Take fashion week. In a 2019 article, the Business of Fashion (BOF) explained that during a few days of London fashion week, with more than 54 runway shows, tens of thousands of miles of cars driven around the city, hundreds of visitors flew in from around the world, and massive amounts of waste were produced, including hundreds of thousands of tons of CO2 emissions. All to show the new season of clothes to a select group of designers, tastemakers, buyers and influencers.
But just this month, a new, 2020 version of fashion week was rolled out: YouTube videos, online runways, Instagram live feeds. From Dior, miniature clothes: Maria Grazia Chiuri produced clothes scaled down for dolls, presented in a magical fairytale video available online for anyone to see. Suddenly, the world of high fashion has become accessible and available to anyone around the world with a device and a robust wifi signal.
Beyond the world of haute couture, COVID has forced to the fore economic consequences and environmental realities that have helped us to press pause on ‘fast’ and ‘mass’ fashion. While companies that are mission-driven and provide great value, like Loop, continue to succeed as consumers’ interest in sustainable brands goes up, this massive global moment creates a rupture for businesses built on over-consumption.
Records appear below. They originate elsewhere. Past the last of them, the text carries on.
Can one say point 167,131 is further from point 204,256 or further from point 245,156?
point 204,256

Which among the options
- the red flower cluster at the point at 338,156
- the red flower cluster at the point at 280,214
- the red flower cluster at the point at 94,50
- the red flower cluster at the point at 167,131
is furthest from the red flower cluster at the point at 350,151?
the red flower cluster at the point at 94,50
Leaders in the industry are optimistic that this moment, as with all moments of crisis, holds possibility for a better future. Achim Berg, expert on global fashion, explains that COVID-19 “gives us an opportunity to redesign the industry’s value chain and to focus on the values by which we measure our actions.”
In all likelihood, just as our lives at work, or at home, will likely never look quite the same, the business of fashion won’t either. Alessandro Michele, the creative director of Gucci has already committed to a new model for Gucci; one in which the constant cycle of fashion shows is replaced by a more thoughtful schedule with more room for creativity. The Council of Fashion Designers of America (CFDA) and others have also published letters advocating for only two shows a year, and fashion business groups are pushing for a ‘rewiring of fashion.’ The potential for change is massive, and the upside for the environment even more so.
If the cultural reset provided by COVID can mean more access, less waste, and a transition to a more values driven and thoughtful model of production and consumption in the fashion industry, this is a silver lining we should all be excited about.